My pc connects to my phone. But on the phone, I dont have to enter a PIN. When I try to use rfcomm[01] as dialout, the connection aborts. Anyone an idea what might cause this?

Thanks, Watson ^^

----------

## thesnowman

Could be that the phone thinks it's already paired but your link keys don't match.  Check the devices the phone is paired with and remove your PC from the list if it's there.

Also check /var/lib/bluetooth/bdaddr/linkkeys to see if your PC thinks it's already paired with your phone.  You can remove the pairing by stopping the bluetooth service, editing that file and removing the reference to your phone, then starting the bluetooth service again.

Also, show us what your log files look like when you are attempting the auth.

----------

## Watson

When I try to connect to /dev/modem, it tells be that this modem cant be opened. I tried to disconnect completely and removed the linkkeys, but it still does not work.

Can someone tell me where the bluetooth logs are? And is there an order in connecting I have to whatch out? Does it matter wheather I connect from the PC or let the phone search for bluetooth devices and enable paring there?

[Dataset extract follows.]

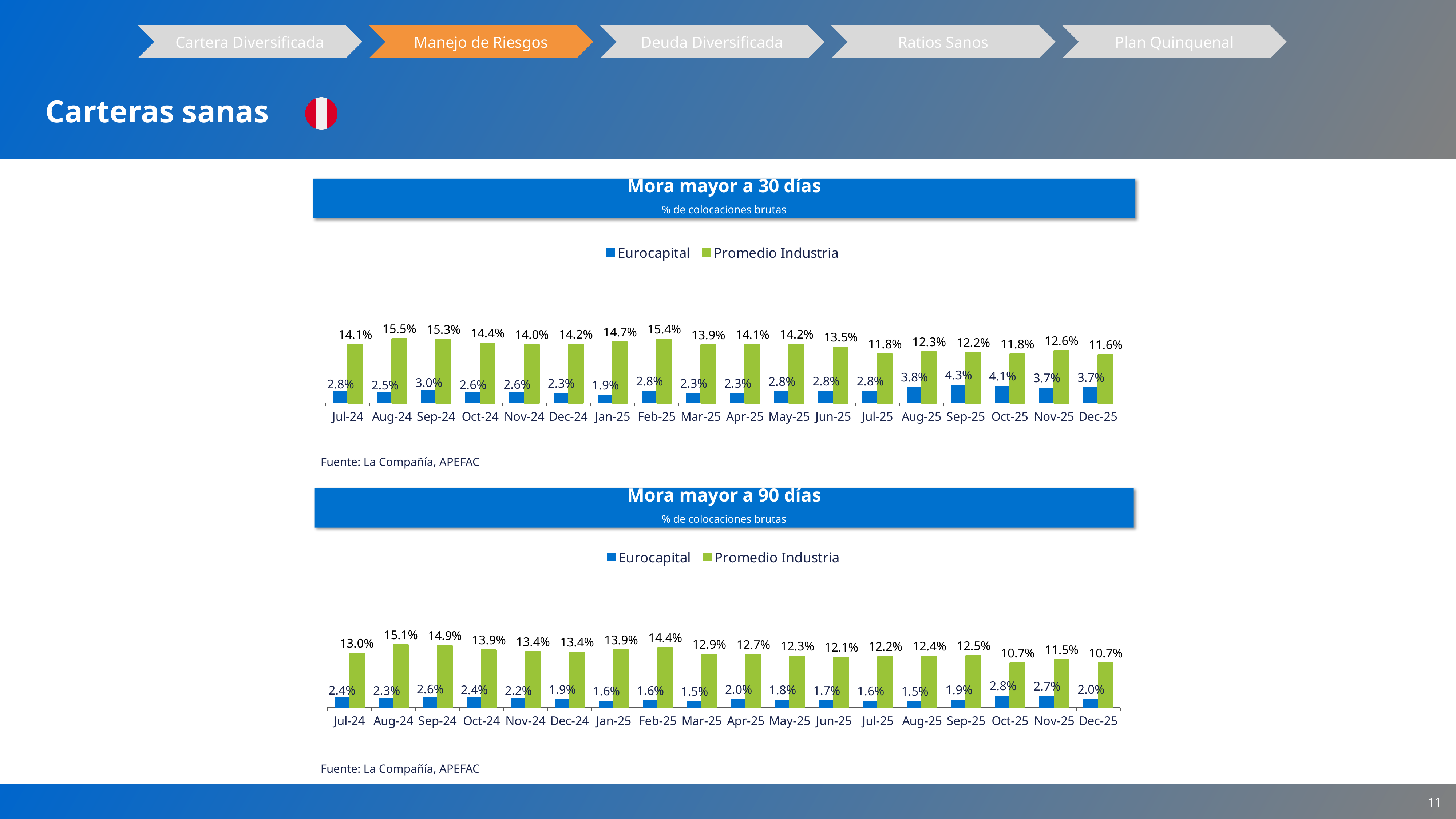
In the 'Mora mayor a 90 días' chart, what is the Promedio Industria value for Nov-25? 11.5% In the 'Mora mayor a 30 días' chart, what is the Promedio Industria value for Feb-25? 15.4% In the 'Mora mayor a 90 días' chart, what is the difference between the Promedio Industria and Eurocapital values for Dec-25? 8.7 percentage points In the 'Mora mayor a 30 días' chart, what is the Eurocapital value for Sep-25? 4.3% In the 'Mora mayor a 30 días' chart, what is the difference between the Promedio Industria and Eurocapital values for Aug-24? 13.0 percentage points In the 'Mora mayor a 90 días' chart, which month has the highest Eurocapital value? Oct-25 In the 'Mora mayor a 30 días' chart, which month has the lowest Eurocapital value? Jan-25 In the 'Mora mayor a 90 días' chart, which is larger for Jan-25: the Eurocapital value or the Promedio Industria value? Promedio Industria In the 'Mora mayor a 90 días' chart, what is the Eurocapital value for Oct-25? 2.8% How many months are shown on the x axis of the 'Mora mayor a 30 días' chart? 18 In the 'Mora mayor a 30 días' chart, which month has the highest Promedio Industria value? Aug-24 How many series does the legend of the 'Mora mayor a 90 días' chart list? 2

Hope someone can help me. Thanks, Watson

----------

## Watson

this time I tried another thing: I deleted the devices on pc and handy and restarted /etc/init.d/bluetooth. Now I entered:

 *Quote:*   

> localhost bluetooth # hcitool cc 00:15:D3:02:51:2A
> 
> localhost bluetooth # hcitool auth 00:15:D3:02:51:2A
> 
> HCI authentication request failed: Input/output error

 

I googled for the error but I didn't find very much. Does someone has any idea what this might mean?

----------

## thesnowman

I think you need to open a new thread instead of hijacking this one.  Particularly as the thread title says [SOLVED].

----------